— Compito —
Continua il testo sugli spazi sociali a rischio di sgombero, riprendendo subito dopo la sua ultima frase.

------ Estratto fornito

Quello degli spazi sociali sotto minaccia di sgombero, purtroppo, non è un tema nuovo. Ciclicamente si torna a parlare di una qualche istituzione, soprattutto nelle grandi città, che non dialoga con le realtà associative presenti sul territorio, non ne riconosce il valore e il lavoro svolto e richiede indietro gli spazi – anche legalmente concessi ai diversi attivisti – per svolgere le stesse funzioni che già questi portano avanti da tempo. Usando parole come rigenerazione o riqualificazione. Un po’ quello che sta succedendo a Roma e Milano, con risposte diverse da parte delle realtà coinvolte.

------------
------ Materiale estratto

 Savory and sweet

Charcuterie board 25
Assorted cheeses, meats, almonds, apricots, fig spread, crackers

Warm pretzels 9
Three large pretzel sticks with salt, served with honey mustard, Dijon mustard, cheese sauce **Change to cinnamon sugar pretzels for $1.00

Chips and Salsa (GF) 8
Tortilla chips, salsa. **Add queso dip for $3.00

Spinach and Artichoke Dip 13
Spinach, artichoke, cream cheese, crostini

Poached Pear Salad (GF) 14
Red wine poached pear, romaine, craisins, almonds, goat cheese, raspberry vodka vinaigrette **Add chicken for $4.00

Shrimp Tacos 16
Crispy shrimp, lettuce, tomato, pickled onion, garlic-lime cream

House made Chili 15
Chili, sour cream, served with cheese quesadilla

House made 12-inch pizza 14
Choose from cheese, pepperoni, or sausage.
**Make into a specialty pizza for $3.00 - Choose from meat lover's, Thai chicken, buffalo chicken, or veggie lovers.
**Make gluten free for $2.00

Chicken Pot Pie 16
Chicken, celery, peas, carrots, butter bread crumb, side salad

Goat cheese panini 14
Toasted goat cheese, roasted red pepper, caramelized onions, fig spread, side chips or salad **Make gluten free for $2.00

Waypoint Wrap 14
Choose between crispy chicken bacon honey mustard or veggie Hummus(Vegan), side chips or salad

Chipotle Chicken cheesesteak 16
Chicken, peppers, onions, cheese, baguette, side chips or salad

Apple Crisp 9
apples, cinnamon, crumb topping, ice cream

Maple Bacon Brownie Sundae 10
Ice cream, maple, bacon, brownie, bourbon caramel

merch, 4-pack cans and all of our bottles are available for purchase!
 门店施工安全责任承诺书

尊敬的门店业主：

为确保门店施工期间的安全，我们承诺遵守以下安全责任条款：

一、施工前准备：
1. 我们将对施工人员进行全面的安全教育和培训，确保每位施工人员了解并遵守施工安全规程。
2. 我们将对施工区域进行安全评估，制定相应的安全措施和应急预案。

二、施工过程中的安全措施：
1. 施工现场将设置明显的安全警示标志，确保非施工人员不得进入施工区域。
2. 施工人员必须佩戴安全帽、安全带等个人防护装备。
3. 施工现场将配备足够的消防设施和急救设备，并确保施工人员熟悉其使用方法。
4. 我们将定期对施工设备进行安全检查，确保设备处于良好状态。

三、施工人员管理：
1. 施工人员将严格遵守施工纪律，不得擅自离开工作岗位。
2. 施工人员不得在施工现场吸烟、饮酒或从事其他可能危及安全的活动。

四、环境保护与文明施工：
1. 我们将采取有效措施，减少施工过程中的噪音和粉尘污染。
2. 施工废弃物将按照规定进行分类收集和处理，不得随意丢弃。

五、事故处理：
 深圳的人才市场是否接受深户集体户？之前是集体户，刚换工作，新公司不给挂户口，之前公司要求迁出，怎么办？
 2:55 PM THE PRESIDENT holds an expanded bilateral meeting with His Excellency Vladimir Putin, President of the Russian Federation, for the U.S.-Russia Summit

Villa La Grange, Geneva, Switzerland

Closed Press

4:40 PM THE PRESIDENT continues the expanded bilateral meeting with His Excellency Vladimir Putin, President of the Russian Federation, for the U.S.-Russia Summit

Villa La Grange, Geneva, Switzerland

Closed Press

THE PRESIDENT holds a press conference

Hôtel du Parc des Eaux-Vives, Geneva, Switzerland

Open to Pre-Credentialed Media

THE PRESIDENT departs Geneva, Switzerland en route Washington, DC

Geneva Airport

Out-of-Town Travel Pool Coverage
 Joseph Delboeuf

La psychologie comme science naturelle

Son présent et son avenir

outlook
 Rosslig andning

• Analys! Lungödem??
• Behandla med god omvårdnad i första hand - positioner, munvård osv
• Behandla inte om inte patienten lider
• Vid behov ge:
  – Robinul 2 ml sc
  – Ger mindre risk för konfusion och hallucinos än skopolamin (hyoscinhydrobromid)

------------

— Risultato —
Partendo dalla Capitale, la (triste) attualità è rappresentata da Scup, spazio autogestito nel quadrante est della città, vicino alla stazione Tuscolana, dopo Termini e Tiburtina una delle più importanti di Roma. Gli attivisti, presenti dal 2015 in alcuni stabili in disuso di proprietà di Rfi e concessi loro in comodato d’uso gratuito, oltre ad aver risistemato luoghi a dir poco fatiscenti, hanno creato nel tempo un vero e proprio incubatore di attività e di buone pratiche. A Scup hanno trovato casa una palestra popolare, un mercato, una biblioteca ma soprattutto tanti soggetti, da Libera ad associazioni che lavorano con i disabili, che non avevano uno spazio fisico per incontrarsi. Ci sono poi i corsi di teatro e le tante attività culturali portate avanti in una zona dove prima di Scup «non c’era niente, non un teatro, non uno spazio per i giovani», racconta Marco, uno degli attivisti.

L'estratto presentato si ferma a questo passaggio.